In the h5netcdf legacy API code below, use the comments to explain what each of the four keyword arguments passed when creating the temperature variable does. Answer in one to three sentences.
*** Page extract
Creating Files with Legacy API

import h5netcdf.legacyapi as netCDF4
import numpy as np

# Create file using netCDF4-python syntax
with netCDF4.Dataset('output.nc', 'w', format='NETCDF4') as dataset:
    # Create dimensions
    time_dim = dataset.createDimension('time', None)  # Unlimited
    lat_dim = dataset.createDimension('lat', 180)
    lon_dim = dataset.createDimension('lon', 360)
    
    # Create coordinate variables
    times = dataset.createVariable('time', 'f8', ('time',))
    latitudes = dataset.createVariable('lat', 'f4', ('lat',))
    longitudes = dataset.createVariable('lon', 'f4', ('lon',))
    
    # Create data variable with compression
    temperature = dataset.createVariable(
        'temperature', 'f4', ('time', 'lat', 'lon'),
        zlib=True,           # Enable compression
        complevel=6,         # Compression level
        shuffle=True,        # Shuffle filter
        fletcher32=True      # Checksum
    )
    
    # Set attributes using netCDF4 methods
    dataset.setncattr('title', 'Global Temperature Data')
    dataset.setncattr('institution', 'Climate Research Center')
    
    temperature.setncattr('units', 'K')
    temperature.setncattr('long_name', 'Air Temperature')
    
    # Write coordinate data
    latitudes[:] = np.linspace(-89.5, 89.5, 180)
    longitudes[:] = np.linspace(-179.5, 179.5, 360)
    
    # Write time series data
    for t in range(10):
        times[t] = t
        temperature[t, :, :] = np.random.random((180, 360)) * 50 + 273.15

Group Operations

import h5netcdf.legacyapi as netCDF4

with netCDF4.Dataset('groups.nc', 'w') as dataset:
    # Create groups using netCDF4 syntax
    obs_group = dataset.createGroup('observations')
    model_group = dataset.createGroup('model')
    
    # Create dimensions in groups
    obs_group.createDimension('time', 100)
    obs_group.createDimension('station', 50)
    
    # Create variables in groups
    temp_obs = obs_group.createVariable('temperature', 'f4', ('time', 'station'))
    
    # Set group attributes
    obs_group.setncattr('description', 'Observational data')
    model_group.setncattr('description', 'Model output')

User-Defined Types

import h5netcdf.legacyapi as netCDF4
import numpy as np

with netCDF4.Dataset('types.nc', 'w') as dataset:
    # Create enumeration type
    quality_enum = dataset.createEnumType('i1', 'quality_flag', {
        'good': 0,
        'questionable': 1,
        'bad': 2,
        'missing': 3
    })
    
    # Create compound type
    obs_dtype = np.dtype([
        ('value', 'f4'),
        ('uncertainty', 'f4'),
        ('quality', 'i1')
    ])
    obs_compound = dataset.createCompoundType(obs_dtype, 'observation')
    
    # Create variable-length type
    vlen_str = dataset.createVLType(str, 'vlen_string')
    
    # Use these types in variables
    dataset.createDimension('n', 100)
    
    quality_var = dataset.createVariable('quality', quality_enum, ('n',))
******
*** Supplied information
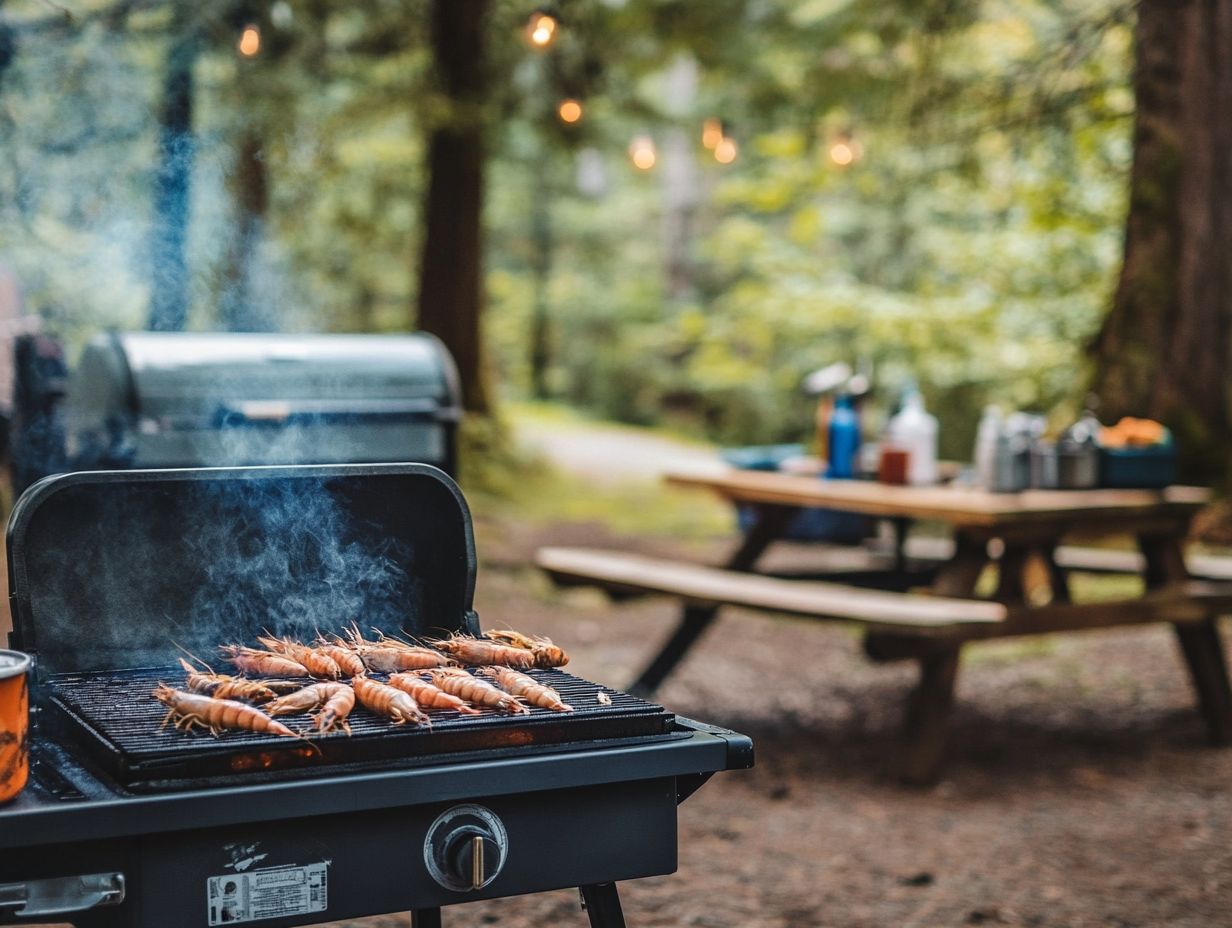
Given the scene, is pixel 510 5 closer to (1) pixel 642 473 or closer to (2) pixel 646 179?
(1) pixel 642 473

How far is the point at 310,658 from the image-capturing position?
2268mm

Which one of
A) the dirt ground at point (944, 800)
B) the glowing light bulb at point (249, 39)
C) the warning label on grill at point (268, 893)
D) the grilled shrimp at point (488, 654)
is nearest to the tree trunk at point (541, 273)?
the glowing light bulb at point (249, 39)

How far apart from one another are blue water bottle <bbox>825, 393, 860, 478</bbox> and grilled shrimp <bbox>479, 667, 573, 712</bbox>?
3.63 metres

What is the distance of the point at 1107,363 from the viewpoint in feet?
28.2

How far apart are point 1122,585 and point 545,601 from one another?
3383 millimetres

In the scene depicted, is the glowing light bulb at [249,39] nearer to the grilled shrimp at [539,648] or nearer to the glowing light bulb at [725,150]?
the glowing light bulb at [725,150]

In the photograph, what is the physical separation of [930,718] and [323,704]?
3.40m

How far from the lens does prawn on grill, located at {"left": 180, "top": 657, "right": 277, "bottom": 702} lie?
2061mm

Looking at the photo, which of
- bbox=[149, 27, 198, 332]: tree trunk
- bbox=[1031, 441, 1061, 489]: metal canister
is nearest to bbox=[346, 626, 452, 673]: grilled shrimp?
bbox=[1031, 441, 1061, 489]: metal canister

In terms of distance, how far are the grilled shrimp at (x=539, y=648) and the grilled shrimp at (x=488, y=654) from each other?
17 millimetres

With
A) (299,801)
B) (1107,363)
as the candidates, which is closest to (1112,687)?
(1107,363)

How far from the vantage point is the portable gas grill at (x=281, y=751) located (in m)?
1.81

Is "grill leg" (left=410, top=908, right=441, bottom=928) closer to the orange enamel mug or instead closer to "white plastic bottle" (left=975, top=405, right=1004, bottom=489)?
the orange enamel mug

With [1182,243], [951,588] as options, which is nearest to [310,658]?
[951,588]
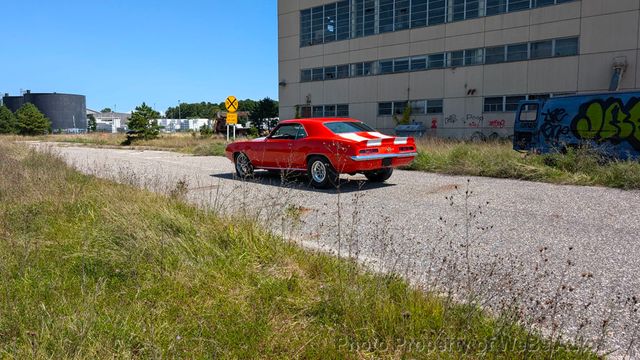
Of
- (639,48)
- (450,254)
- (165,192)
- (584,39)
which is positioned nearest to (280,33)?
******
*** Supplied information
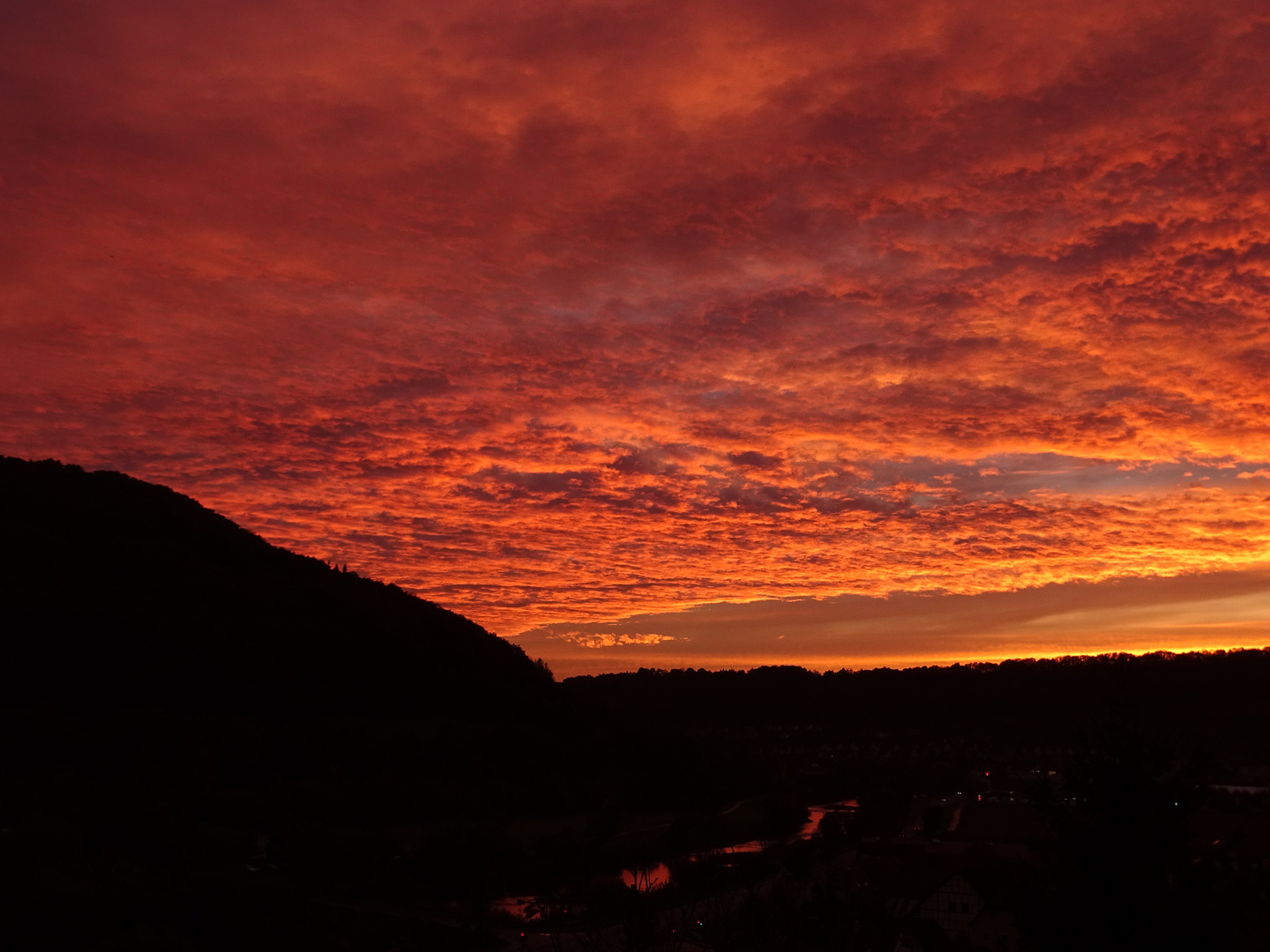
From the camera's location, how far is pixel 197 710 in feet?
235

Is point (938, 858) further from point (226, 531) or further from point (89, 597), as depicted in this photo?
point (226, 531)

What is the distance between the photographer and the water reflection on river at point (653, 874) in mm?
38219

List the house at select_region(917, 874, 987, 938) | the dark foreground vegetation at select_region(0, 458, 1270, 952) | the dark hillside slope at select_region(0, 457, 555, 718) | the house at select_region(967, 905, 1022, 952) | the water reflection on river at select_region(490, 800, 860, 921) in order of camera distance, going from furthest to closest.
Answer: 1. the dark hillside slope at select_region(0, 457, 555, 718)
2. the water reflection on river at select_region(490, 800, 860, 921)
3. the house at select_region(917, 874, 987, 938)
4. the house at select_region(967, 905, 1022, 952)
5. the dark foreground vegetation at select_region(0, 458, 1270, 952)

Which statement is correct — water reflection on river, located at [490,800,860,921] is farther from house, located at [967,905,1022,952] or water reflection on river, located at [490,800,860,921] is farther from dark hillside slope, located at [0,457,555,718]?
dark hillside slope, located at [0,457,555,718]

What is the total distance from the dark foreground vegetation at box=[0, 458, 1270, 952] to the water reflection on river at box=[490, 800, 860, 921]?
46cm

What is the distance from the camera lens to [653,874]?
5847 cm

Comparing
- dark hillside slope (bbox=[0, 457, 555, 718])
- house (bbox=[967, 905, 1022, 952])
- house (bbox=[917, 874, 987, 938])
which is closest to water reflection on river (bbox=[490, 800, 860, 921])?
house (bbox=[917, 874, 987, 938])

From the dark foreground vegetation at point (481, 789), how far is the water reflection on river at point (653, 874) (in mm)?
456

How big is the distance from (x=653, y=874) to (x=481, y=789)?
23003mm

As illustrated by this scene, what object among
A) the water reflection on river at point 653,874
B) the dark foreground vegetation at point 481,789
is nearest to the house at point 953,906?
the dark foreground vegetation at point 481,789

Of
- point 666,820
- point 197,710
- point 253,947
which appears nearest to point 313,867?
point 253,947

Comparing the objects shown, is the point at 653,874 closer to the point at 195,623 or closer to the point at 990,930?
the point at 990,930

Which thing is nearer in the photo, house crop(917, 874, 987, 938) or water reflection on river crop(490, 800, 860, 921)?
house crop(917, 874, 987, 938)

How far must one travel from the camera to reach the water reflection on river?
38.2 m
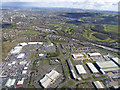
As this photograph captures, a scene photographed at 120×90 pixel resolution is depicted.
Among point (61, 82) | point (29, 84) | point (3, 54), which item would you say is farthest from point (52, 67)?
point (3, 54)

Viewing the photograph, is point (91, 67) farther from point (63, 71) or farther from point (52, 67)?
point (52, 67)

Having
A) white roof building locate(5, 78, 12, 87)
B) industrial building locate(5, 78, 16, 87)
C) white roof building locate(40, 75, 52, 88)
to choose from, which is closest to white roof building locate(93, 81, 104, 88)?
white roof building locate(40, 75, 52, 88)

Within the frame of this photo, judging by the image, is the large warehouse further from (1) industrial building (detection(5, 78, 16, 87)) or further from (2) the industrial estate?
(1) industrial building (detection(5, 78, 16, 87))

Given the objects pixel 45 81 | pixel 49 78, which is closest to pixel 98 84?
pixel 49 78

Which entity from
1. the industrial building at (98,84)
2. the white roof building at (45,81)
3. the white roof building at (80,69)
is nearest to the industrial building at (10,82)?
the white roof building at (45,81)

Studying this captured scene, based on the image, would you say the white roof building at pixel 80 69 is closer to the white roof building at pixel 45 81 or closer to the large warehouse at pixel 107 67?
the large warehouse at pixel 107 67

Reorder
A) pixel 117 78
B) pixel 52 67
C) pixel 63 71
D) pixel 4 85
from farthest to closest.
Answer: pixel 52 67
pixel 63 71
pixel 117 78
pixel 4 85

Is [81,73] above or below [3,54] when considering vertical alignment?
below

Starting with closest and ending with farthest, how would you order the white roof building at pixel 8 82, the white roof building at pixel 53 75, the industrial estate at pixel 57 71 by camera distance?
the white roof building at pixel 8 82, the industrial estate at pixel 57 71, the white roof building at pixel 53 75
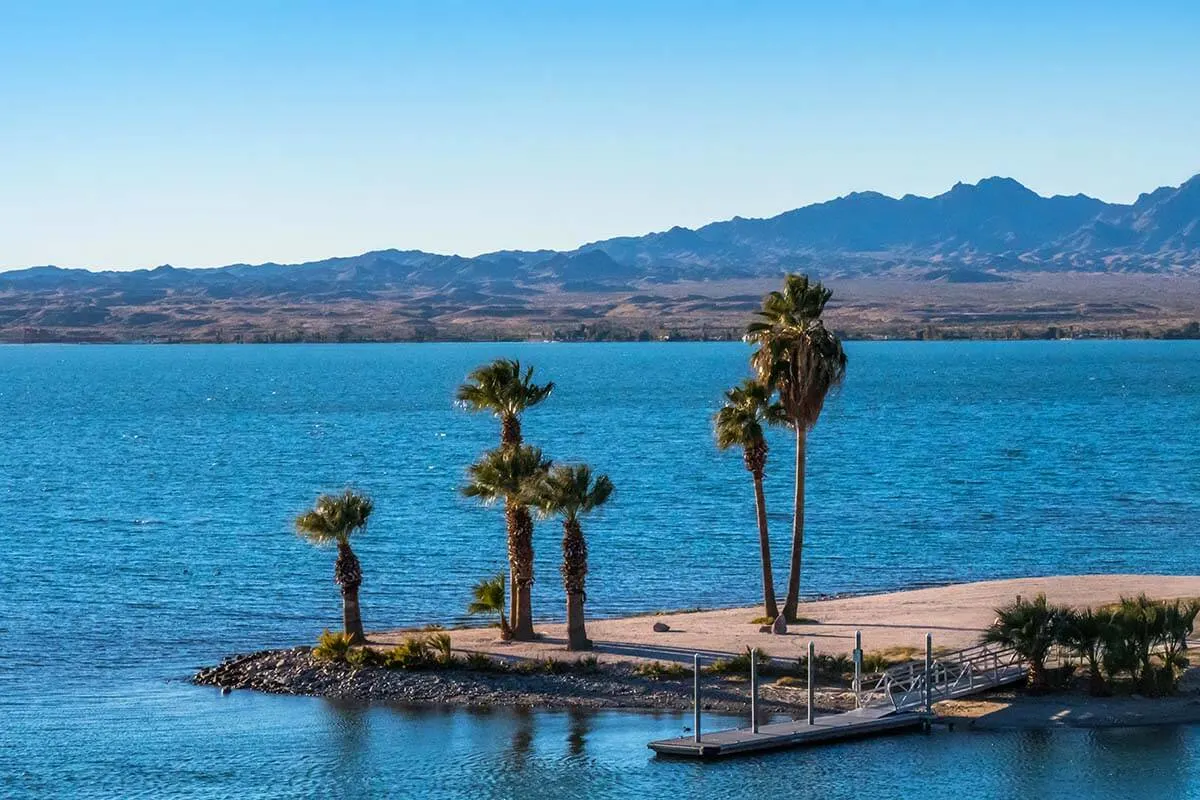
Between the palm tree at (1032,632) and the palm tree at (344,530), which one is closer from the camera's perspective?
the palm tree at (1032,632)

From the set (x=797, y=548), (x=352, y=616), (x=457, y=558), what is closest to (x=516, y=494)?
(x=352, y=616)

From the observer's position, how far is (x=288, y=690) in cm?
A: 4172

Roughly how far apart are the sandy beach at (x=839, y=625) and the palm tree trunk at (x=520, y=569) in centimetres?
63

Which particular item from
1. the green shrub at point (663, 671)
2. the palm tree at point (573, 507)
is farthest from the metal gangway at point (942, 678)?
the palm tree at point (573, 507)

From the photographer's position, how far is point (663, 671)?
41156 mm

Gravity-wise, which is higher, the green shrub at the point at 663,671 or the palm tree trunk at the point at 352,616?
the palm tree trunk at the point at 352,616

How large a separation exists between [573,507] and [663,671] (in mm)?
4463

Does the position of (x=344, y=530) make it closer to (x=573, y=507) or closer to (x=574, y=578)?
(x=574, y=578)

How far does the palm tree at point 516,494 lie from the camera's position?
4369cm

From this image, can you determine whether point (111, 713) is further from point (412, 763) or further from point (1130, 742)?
******
*** Supplied information
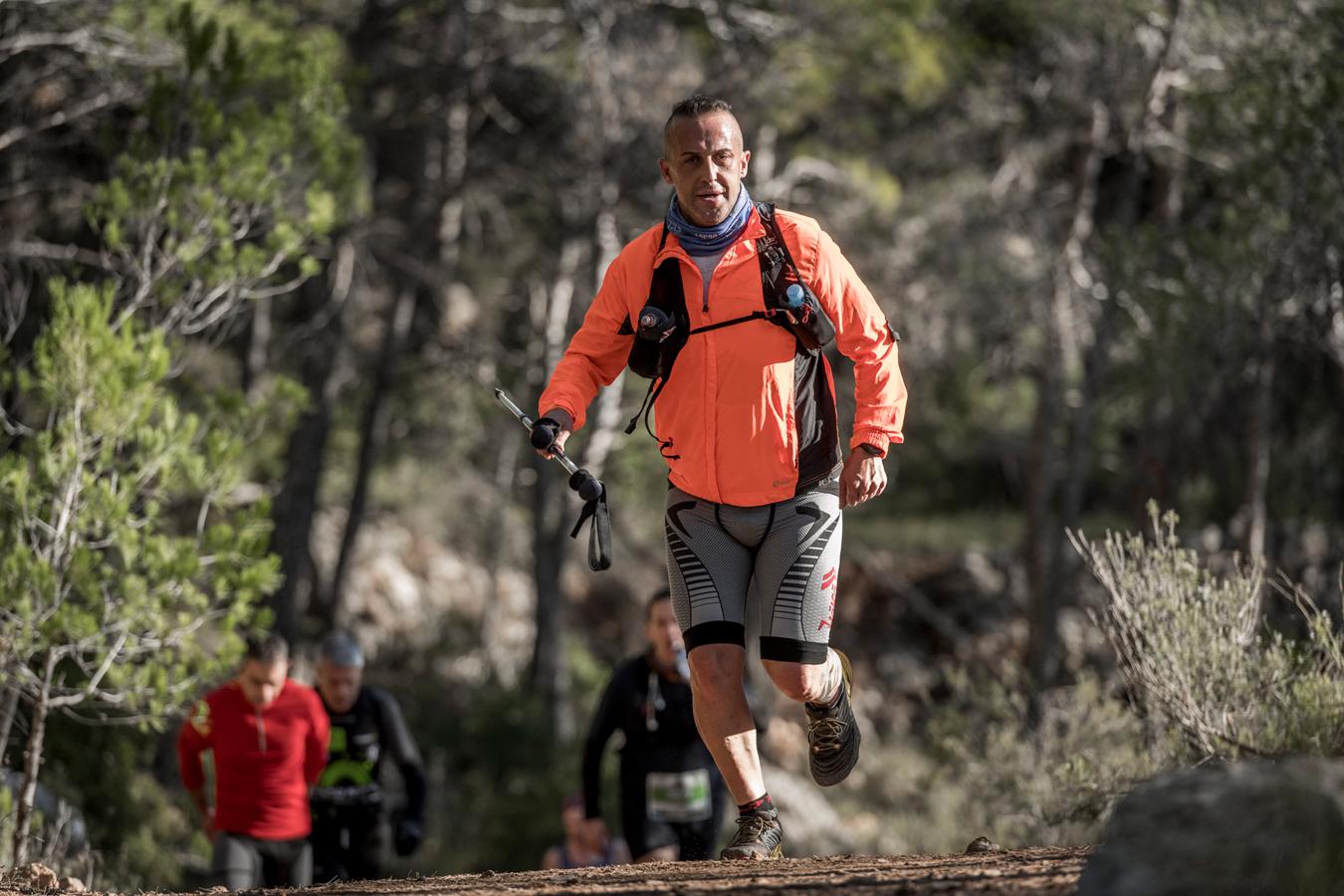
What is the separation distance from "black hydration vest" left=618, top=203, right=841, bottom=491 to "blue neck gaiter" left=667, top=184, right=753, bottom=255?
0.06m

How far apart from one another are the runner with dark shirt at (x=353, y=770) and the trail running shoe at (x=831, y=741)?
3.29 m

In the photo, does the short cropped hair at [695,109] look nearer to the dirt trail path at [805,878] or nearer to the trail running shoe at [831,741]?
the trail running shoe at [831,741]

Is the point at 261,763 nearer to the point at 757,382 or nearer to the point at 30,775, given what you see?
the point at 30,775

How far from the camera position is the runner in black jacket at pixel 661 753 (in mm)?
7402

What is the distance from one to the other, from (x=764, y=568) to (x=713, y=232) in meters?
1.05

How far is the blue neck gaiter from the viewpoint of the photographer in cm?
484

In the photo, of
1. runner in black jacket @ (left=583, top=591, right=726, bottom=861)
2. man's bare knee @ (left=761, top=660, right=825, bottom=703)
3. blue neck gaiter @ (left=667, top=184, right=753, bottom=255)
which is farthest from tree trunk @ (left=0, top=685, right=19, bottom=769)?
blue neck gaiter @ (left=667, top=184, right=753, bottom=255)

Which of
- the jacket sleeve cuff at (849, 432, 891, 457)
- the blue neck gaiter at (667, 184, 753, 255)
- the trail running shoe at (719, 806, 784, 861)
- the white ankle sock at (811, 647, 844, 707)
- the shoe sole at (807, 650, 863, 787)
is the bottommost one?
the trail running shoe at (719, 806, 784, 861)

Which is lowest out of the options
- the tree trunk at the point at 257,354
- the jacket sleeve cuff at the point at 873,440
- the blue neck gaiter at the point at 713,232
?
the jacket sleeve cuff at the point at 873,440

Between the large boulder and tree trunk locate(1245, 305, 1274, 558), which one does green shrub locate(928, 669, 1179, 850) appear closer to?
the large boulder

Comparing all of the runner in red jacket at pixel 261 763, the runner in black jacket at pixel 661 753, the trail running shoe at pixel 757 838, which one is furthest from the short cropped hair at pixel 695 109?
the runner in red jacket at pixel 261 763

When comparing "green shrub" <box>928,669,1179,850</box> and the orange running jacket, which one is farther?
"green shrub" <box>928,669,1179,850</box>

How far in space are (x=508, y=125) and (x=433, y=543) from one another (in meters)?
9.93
******
- [Task response]:
Setting zlib=True enables compression, and complevel=6 sets the compression level. Setting shuffle=True turns on the shuffle filter, and fletcher32=True adds a checksum.